The success of CAR-T cell therapy paves the way for numerous other personalized treatments. Technologies like CRISPR, can now more accurately control the genetic programming of cells. In many ways, we have just scratched the surface of what is possible. Personalized cell therapies are bound to further revolutionize the world of medicine. Even more encouraging is the advancement of microfluidic technologies and AI bringing sophisticated high-throughput screening approaches for antibody and protein selection into the realm of possibilities.

For example, the microfluidic platform technology developed by Abcellera screened a complex sample containing millions of antibody-producing cells to select a specific antibody that was successfully developed into a drug for the treatment of COVID-19. Most exciting is that the entire process only took three months instead of the previous 15–25 years to complete.

Another recent initiative and success story is 64xBio, synthetic biology company that just landed a $55 million series-A financing round. 64x Bio is building a platform which radically increases the speed and scale of mammalian cell line discovery for the manufacturing of viral vectors. These vectors are used for cell therapies (e.g., the genetic modification in CAR-T therapy is accomplished using viral vectors) and gene therapies. Looking at these developments, it is not unreasonable to believe that in the near future, personalized medicine will extend beyond cell therapies into viruses, antibody and protein therapies.

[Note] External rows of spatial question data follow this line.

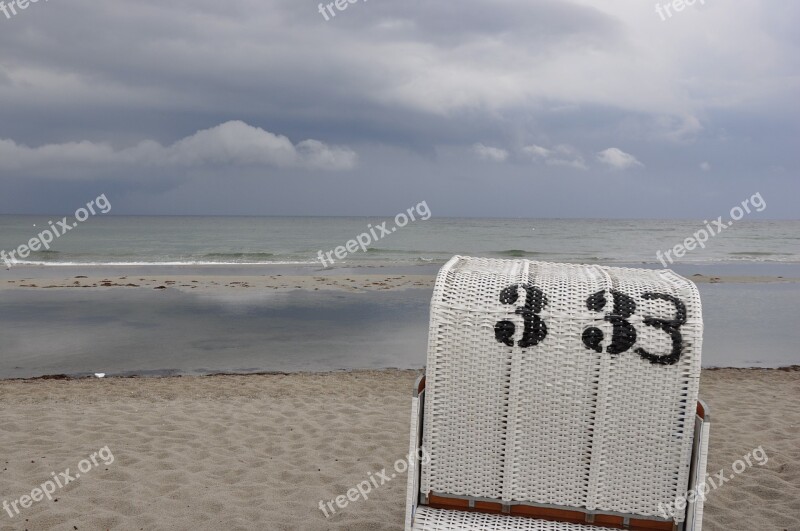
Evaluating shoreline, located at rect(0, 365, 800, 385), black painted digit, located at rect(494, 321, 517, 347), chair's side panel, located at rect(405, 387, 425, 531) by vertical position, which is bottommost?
shoreline, located at rect(0, 365, 800, 385)

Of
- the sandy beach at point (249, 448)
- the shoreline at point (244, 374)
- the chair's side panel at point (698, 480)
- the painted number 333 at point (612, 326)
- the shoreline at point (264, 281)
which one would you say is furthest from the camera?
the shoreline at point (264, 281)

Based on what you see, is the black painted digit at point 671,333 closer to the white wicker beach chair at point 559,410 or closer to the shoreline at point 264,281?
the white wicker beach chair at point 559,410

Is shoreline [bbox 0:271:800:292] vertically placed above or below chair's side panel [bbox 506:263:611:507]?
below

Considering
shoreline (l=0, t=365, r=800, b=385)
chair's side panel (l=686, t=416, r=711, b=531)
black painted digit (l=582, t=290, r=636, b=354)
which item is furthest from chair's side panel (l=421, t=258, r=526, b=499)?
shoreline (l=0, t=365, r=800, b=385)

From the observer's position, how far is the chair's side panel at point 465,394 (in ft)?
9.32

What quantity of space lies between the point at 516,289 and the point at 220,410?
4732 millimetres

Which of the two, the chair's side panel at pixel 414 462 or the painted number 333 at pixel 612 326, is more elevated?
the painted number 333 at pixel 612 326

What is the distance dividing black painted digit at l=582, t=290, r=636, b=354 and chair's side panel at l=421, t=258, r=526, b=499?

Nick Allan, StarFish Medical Sandy Reid, Biomanufacturing equipment, StarFish Medical
Nick Allan (StarFish Medical) manipulates pilot batches of biomanufactured materials in an anaerobic environment. Sandy Reid (StarFish Medical) uses confocal laser microscopy to visualize results of a biomanufacturing experiment
Images courtesy of StarFish Medical.

Challenges

The future of personalized medicine is exciting, but it also poses real challenges. Never before have we re-invented the way we manufacture and administer drugs/treatments on such a scale. Each and every personalized treatment comes with its own set of manufacturing challenges. These include growing relatively low numbers of patient-specific cells, controlling sterility in makeshift Grade-D (relatively dirty compared to a traditional Grade B clean room) hospital manufacturing rooms, integrating quality control testing of the drug product for rapid drug release, and controlling the enormous costs associated with personalized manufacturing procedures.

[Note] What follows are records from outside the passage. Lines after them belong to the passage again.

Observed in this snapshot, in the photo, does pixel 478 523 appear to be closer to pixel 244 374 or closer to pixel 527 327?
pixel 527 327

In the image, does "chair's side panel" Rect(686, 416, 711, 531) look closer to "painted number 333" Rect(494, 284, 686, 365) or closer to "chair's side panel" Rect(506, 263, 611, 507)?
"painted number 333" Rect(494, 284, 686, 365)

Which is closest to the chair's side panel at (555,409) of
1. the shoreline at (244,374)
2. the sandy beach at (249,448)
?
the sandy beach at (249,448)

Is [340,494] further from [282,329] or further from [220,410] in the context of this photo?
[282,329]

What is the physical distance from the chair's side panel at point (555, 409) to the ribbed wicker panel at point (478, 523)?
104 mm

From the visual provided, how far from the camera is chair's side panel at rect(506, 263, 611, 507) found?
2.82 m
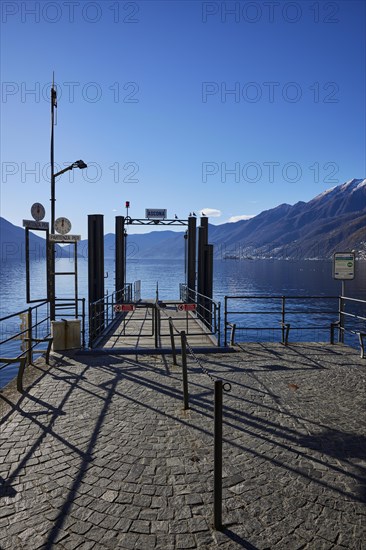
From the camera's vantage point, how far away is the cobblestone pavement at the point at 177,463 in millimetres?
3041

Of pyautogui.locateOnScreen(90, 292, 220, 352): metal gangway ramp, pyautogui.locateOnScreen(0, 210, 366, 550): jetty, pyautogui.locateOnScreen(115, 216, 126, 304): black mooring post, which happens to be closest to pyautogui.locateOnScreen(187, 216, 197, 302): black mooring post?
pyautogui.locateOnScreen(115, 216, 126, 304): black mooring post

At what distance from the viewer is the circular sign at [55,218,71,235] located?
10305 millimetres

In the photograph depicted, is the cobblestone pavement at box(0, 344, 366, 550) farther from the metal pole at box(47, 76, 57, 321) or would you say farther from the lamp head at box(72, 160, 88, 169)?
the lamp head at box(72, 160, 88, 169)

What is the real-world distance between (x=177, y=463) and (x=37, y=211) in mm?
7559

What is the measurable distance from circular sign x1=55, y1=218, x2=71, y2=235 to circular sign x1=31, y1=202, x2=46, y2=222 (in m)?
0.87

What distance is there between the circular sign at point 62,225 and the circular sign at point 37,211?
0.87m

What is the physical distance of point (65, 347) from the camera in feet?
30.6

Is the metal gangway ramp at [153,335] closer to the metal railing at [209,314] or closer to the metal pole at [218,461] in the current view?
the metal railing at [209,314]

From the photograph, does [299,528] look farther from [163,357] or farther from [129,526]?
[163,357]

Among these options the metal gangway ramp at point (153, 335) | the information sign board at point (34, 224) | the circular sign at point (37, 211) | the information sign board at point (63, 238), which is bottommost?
the metal gangway ramp at point (153, 335)

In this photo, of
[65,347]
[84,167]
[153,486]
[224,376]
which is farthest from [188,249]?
[153,486]

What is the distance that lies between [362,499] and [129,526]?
2.30m

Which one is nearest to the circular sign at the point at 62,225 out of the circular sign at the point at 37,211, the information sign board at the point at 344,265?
the circular sign at the point at 37,211

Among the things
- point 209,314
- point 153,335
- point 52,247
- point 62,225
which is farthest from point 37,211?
point 209,314
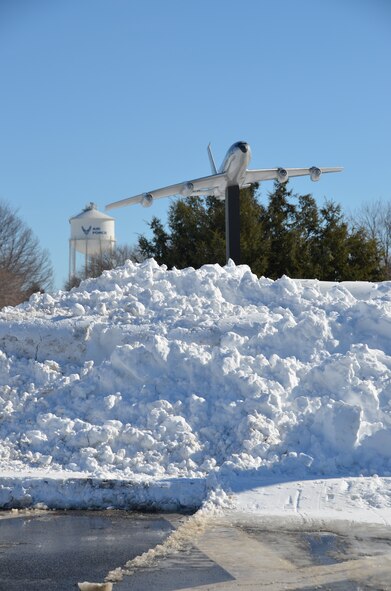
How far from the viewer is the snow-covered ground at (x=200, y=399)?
7.47 m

The weight of these challenges are currently carried on the shoulders of process engineers who are using a defined and limited toolbox of manufacturing equipment and single-use consumables. Given the requirements of personalized manufacturing processes, limitations in the existing toolbox prevent some of these novel therapies to progress to the clinic. Furthermore, the manufacturing tools that do exist in the personalized cell therapy space are dominated by a couple of large companies with very few new players. This market can absolutely benefit from many more innovate solutions and healthy competition. More collaborative initiatives need to take place between drug manufacturers and developers of manufacturing equipment and consumables.

Given the explosion of new personalized approaches and the need for new and affordable innovative manufacturing tooling and equipment, I expect a serious shortage of equipment and consumables for manufacturing of personalized treatments in the near term.

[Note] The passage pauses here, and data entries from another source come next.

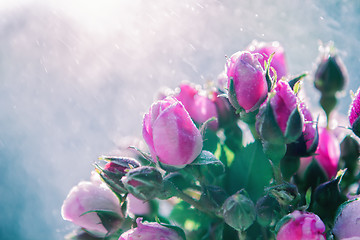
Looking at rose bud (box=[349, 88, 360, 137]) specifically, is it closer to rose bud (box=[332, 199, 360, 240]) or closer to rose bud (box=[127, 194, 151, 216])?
rose bud (box=[332, 199, 360, 240])

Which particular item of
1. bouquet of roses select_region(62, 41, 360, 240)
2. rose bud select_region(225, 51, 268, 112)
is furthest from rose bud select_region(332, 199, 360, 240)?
rose bud select_region(225, 51, 268, 112)

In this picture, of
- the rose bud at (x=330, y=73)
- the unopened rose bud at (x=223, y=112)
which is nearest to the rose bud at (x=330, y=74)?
the rose bud at (x=330, y=73)

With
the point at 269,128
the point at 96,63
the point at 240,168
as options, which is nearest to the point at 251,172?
the point at 240,168

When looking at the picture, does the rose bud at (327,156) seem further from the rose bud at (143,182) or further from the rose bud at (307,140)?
the rose bud at (143,182)

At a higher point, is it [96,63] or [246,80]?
[246,80]

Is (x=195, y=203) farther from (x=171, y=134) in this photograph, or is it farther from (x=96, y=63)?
(x=96, y=63)

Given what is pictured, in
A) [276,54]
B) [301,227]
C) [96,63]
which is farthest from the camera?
[96,63]
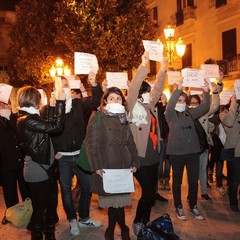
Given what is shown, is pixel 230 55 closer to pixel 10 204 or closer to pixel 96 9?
pixel 96 9

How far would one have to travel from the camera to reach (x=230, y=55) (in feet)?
67.5

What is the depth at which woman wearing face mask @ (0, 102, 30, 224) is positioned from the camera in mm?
5844

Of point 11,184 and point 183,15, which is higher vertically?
point 183,15

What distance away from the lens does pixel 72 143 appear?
16.8 feet

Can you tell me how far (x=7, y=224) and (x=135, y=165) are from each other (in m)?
2.66

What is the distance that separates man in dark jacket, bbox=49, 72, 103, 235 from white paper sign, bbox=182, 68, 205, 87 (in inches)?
53.7

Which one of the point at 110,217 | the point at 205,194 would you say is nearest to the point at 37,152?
the point at 110,217

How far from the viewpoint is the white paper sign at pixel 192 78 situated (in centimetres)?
565

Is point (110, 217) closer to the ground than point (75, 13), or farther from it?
closer to the ground

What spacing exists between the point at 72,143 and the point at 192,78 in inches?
81.0

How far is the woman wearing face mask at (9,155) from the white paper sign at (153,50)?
244 cm

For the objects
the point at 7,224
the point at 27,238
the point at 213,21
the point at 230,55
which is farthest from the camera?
the point at 213,21

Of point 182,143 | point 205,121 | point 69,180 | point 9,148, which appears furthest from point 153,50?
point 9,148

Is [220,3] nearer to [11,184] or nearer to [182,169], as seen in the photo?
[182,169]
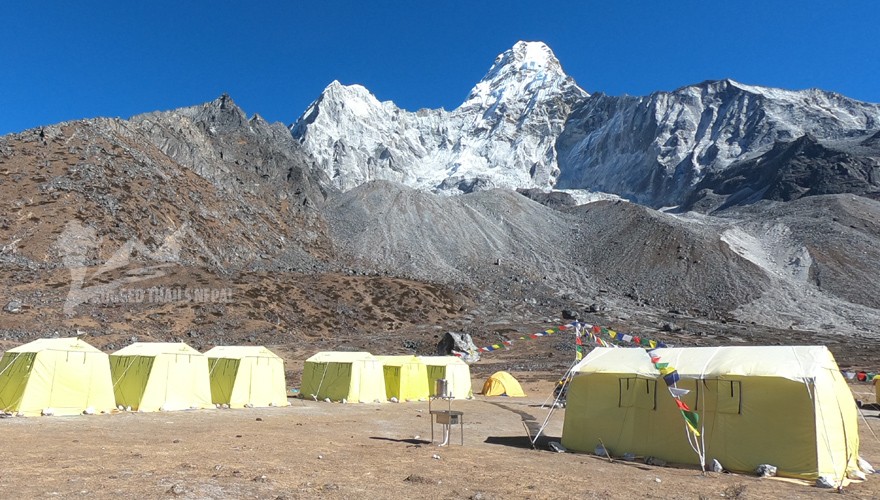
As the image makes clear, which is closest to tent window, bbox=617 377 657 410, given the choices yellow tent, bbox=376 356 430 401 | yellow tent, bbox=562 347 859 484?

Amazing new personalized treatments coming from innovative drug development programs deserve to make it to patients around the world. Drug manufacturing process engineers should not consider themselves limited by existing tooling and equipment. If it does not yet exist, think bigger, reach out to product developers and create a better closed-system bio-reactor for adherent cells, or a novel small-scale downstream processing solution for drug purification, or a custom valve for aseptic sampling, or any other new innovative equipment deserving of the same celebration as the successes of personalized CAR-T cell therapy.